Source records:
========================
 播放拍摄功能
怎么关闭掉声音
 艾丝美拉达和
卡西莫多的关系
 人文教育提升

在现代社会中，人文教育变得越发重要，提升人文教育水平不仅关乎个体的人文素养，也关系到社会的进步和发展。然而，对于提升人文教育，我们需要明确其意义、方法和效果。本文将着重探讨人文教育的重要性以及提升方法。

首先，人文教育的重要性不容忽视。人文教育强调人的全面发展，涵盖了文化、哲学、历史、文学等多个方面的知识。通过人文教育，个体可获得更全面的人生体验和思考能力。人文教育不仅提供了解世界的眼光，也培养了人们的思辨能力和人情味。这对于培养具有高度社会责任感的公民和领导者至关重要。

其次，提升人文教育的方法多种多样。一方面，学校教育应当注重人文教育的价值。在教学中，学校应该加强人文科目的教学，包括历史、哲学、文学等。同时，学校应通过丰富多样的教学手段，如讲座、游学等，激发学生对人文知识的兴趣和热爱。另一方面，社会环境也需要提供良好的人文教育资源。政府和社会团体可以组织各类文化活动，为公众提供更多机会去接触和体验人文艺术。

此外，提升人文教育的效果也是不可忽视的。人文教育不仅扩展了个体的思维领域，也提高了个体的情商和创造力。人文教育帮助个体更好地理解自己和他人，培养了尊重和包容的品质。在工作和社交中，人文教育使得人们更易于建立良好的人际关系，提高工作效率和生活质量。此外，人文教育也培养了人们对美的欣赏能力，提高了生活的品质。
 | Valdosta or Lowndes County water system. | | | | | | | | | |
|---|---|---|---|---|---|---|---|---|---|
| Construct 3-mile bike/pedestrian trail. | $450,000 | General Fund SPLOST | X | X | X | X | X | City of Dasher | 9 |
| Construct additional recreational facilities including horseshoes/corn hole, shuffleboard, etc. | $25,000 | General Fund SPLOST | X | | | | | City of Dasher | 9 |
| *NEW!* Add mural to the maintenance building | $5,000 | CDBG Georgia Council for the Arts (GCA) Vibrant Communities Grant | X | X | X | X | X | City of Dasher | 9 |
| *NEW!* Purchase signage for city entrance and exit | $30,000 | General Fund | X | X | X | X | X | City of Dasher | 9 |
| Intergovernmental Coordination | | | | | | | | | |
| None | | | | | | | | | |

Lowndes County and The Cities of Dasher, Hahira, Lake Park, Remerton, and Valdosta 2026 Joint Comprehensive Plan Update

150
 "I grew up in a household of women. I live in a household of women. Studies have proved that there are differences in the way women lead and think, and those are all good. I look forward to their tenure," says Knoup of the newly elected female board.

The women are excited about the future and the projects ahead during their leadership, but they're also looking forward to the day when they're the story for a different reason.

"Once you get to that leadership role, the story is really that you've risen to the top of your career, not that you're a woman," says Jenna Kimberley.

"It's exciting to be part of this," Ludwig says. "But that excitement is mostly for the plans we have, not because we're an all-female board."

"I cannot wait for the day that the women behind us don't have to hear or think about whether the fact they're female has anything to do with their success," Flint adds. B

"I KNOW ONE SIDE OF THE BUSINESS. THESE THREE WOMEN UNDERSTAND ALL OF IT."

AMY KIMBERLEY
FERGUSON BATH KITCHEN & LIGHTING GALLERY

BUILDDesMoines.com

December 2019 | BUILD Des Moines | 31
========================
WHAT YOU HAVE TO DO
I'd like every record written out exactly as given.

WRITTEN SOLUTION
 播放拍摄功能
怎么关闭掉声音
 艾丝美拉达和
卡西莫多的关系
 人文教育提升

在现代社会中，人文教育变得越发重要，提升人文教育水平不仅关乎个体的人文素养，也关系到社会的进步和发展。然而，对于提升人文教育，我们需要明确其意义、方法和效果。本文将着重探讨人文教育的重要性以及提升方法。

首先，人文教育的重要性不容忽视。人文教育强调人的全面发展，涵盖了文化、哲学、历史、文学等多个方面的知识。通过人文教育，个体可获得更全面的人生体验和思考能力。人文教育不仅提供了解世界的眼光，也培养了人们的思辨能力和人情味。这对于培养具有高度社会责任感的公民和领导者至关重要。

其次，提升人文教育的方法多种多样。一方面，学校教育应当注重人文教育的价值。在教学中，学校应该加强人文科目的教学，包括历史、哲学、文学等。同时，学校应通过丰富多样的教学手段，如讲座、游学等，激发学生对人文知识的兴趣和热爱。另一方面，社会环境也需要提供良好的人文教育资源。政府和社会团体可以组织各类文化活动，为公众提供更多机会去接触和体验人文艺术。

此外，提升人文教育的效果也是不可忽视的。人文教育不仅扩展了个体的思维领域，也提高了个体的情商和创造力。人文教育帮助个体更好地理解自己和他人，培养了尊重和包容的品质。在工作和社交中，人文教育使得人们更易于建立良好的人际关系，提高工作效率和生活质量。此外，人文教育也培养了人们对美的欣赏能力，提高了生活的品质。
 | Valdosta or Lowndes County water system. | | | | | | | | | |
|---|---|---|---|---|---|---|---|---|---|
| Construct 3-mile bike/pedestrian trail. | $450,000 | General Fund SPLOST | X | X | X | X | X | City of Dasher | 9 |
| Construct additional recreational facilities including horseshoes/corn hole, shuffleboard, etc. | $25,000 | General Fund SPLOST | X | | | | | City of Dasher | 9 |
| *NEW!* Add mural to the maintenance building | $5,000 | CDBG Georgia Council for the Arts (GCA) Vibrant Communities Grant | X | X | X | X | X | City of Dasher | 9 |
| *NEW!* Purchase signage for city entrance and exit | $30,000 | General Fund | X | X | X | X | X | City of Dasher | 9 |
| Intergovernmental Coordination | | | | | | | | | |
| None | | | | | | | | | |

Lowndes County and The Cities of Dasher, Hahira, Lake Park, Remerton, and Valdosta 2026 Joint Comprehensive Plan Update

150
 "I grew up in a household of women. I live in a household of women. Studies have proved that there are differences in the way women lead and think, and those are all good. I look forward to their tenure," says Knoup of the newly elected female board.

The women are excited about the future and the projects ahead during their leadership, but they're also looking forward to the day when they're the story for a different reason.

"Once you get to that leadership role, the story is really that you've risen to the top of your career, not that you're a woman," says Jenna Kimberley.

"It's exciting to be part of this," Ludwig says. "But that excitement is mostly for the plans we have, not because we're an all-female board."

"I cannot wait for the day that the women behind us don't have to hear or think about whether the fact they're female has anything to do with their success," Flint adds. B

"I KNOW ONE SIDE OF THE BUSINESS. THESE THREE WOMEN UNDERSTAND ALL OF IT."

AMY KIMBERLEY
FERGUSON BATH KITCHEN & LIGHTING GALLERY

BUILDDesMoines.com

December 2019 | BUILD Des Moines | 31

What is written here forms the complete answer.